**Task instructions**
Only the lines from the one containing "Looking at the" through the end of the entries should be returned, exactly as they are, with the pictures omitted.

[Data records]
- - -
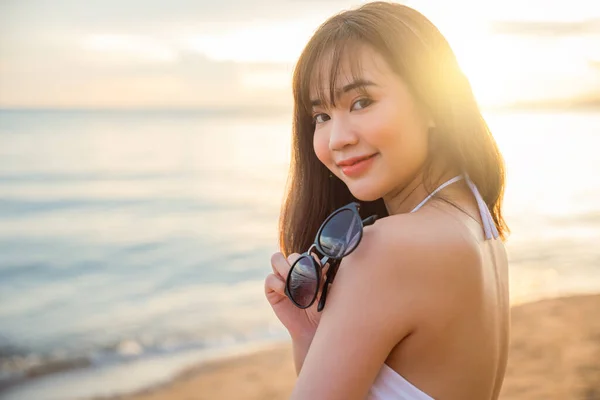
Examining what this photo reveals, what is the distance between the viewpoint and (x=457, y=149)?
84.1 inches

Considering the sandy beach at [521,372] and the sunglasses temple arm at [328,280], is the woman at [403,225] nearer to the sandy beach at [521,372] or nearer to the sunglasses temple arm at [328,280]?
the sunglasses temple arm at [328,280]

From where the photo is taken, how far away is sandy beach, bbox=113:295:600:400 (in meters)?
6.03

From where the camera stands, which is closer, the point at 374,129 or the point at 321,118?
the point at 374,129

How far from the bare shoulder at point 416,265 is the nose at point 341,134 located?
37 cm

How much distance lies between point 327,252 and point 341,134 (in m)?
0.45

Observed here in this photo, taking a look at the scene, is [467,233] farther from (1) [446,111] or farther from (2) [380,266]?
(1) [446,111]

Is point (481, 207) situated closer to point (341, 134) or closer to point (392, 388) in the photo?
point (341, 134)

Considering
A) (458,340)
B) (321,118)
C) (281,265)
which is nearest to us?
(458,340)

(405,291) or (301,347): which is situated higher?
(405,291)

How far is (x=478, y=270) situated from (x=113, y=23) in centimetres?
5913

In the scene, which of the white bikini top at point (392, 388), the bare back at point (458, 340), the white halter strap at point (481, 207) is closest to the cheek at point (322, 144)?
the white halter strap at point (481, 207)

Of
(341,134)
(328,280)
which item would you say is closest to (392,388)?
(328,280)

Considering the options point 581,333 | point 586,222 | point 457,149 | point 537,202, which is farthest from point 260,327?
point 537,202

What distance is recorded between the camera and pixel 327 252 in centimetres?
183
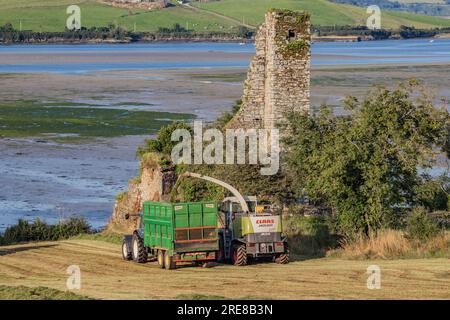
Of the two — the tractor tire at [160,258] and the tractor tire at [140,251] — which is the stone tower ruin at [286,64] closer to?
the tractor tire at [140,251]

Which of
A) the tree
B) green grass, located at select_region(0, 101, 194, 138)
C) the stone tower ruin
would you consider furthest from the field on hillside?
green grass, located at select_region(0, 101, 194, 138)

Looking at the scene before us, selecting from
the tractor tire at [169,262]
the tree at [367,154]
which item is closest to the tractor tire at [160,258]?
the tractor tire at [169,262]

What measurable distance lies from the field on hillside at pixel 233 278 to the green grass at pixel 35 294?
0.69ft

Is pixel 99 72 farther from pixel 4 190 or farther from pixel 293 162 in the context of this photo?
pixel 293 162

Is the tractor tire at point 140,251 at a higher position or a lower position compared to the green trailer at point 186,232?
lower

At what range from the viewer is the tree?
31.3 metres

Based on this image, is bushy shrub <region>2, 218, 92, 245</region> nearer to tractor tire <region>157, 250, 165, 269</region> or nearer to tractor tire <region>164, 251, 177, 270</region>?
tractor tire <region>157, 250, 165, 269</region>

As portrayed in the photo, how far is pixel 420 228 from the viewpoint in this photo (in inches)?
1172

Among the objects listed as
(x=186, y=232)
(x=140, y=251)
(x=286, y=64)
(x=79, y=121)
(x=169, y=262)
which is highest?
(x=286, y=64)

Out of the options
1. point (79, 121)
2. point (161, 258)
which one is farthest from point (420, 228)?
point (79, 121)

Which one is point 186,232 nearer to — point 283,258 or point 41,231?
point 283,258

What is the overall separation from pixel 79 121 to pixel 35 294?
169 feet

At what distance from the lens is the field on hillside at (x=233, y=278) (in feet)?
72.3

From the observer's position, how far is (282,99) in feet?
121
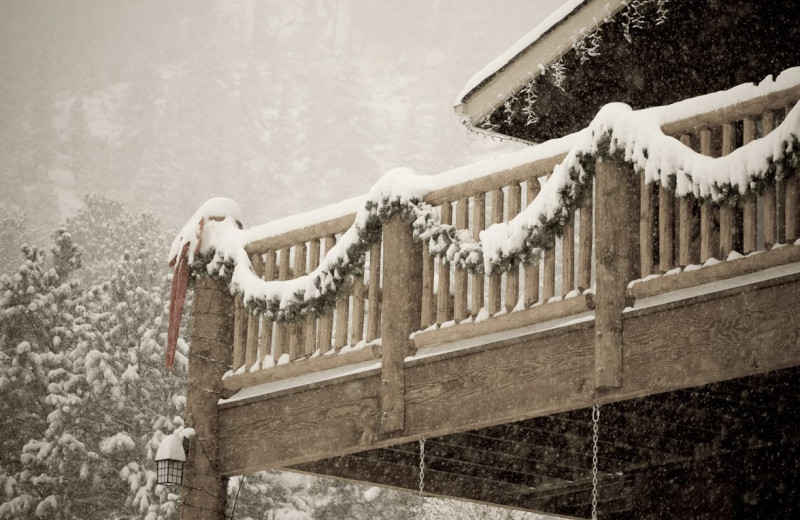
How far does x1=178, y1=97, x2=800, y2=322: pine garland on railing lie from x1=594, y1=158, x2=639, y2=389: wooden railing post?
- - -
**Exercise solution**
Looking at the scene before us, selecting from
the tractor tire at [169,262]
the tree at [367,154]
which item is closest to the tractor tire at [160,258]?
the tractor tire at [169,262]

What measurable distance lies from the field on hillside at pixel 233 278 to the green grass at pixel 35 294?
0.69ft

Is pixel 99 72 farther from pixel 4 190 or farther from pixel 293 162 in the context of this photo?
pixel 293 162

Is the tractor tire at point 140,251 at a higher position or a lower position compared to the green trailer at point 186,232?
lower

At what range from the viewer is the tree?
31.3 metres

Based on this image, is bushy shrub <region>2, 218, 92, 245</region> nearer to tractor tire <region>157, 250, 165, 269</region> or nearer to tractor tire <region>164, 251, 177, 270</region>?
tractor tire <region>157, 250, 165, 269</region>

As portrayed in the photo, how far is pixel 420 228 from the viewpoint in this photo (in inches)?
1172

Among the objects listed as
(x=186, y=232)
(x=140, y=251)
(x=286, y=64)
(x=79, y=121)
(x=169, y=262)
which is highest?
(x=286, y=64)

Out of the options
1. point (79, 121)
2. point (161, 258)
which one is farthest from point (420, 228)?
point (79, 121)

Which one is point 186,232 nearer to — point 283,258 or point 41,231?
point 283,258

What is the overall separation from pixel 79 121 to pixel 35 294?
169 feet

At what distance from the lens is the field on hillside at (x=233, y=278) (in feet)?
72.3

From the observer's position, how far is (282,99) in feet?
121
How far does x1=178, y1=97, x2=800, y2=322: pine garland on railing lie from x1=594, y1=158, x2=639, y2=389: wooden railing post?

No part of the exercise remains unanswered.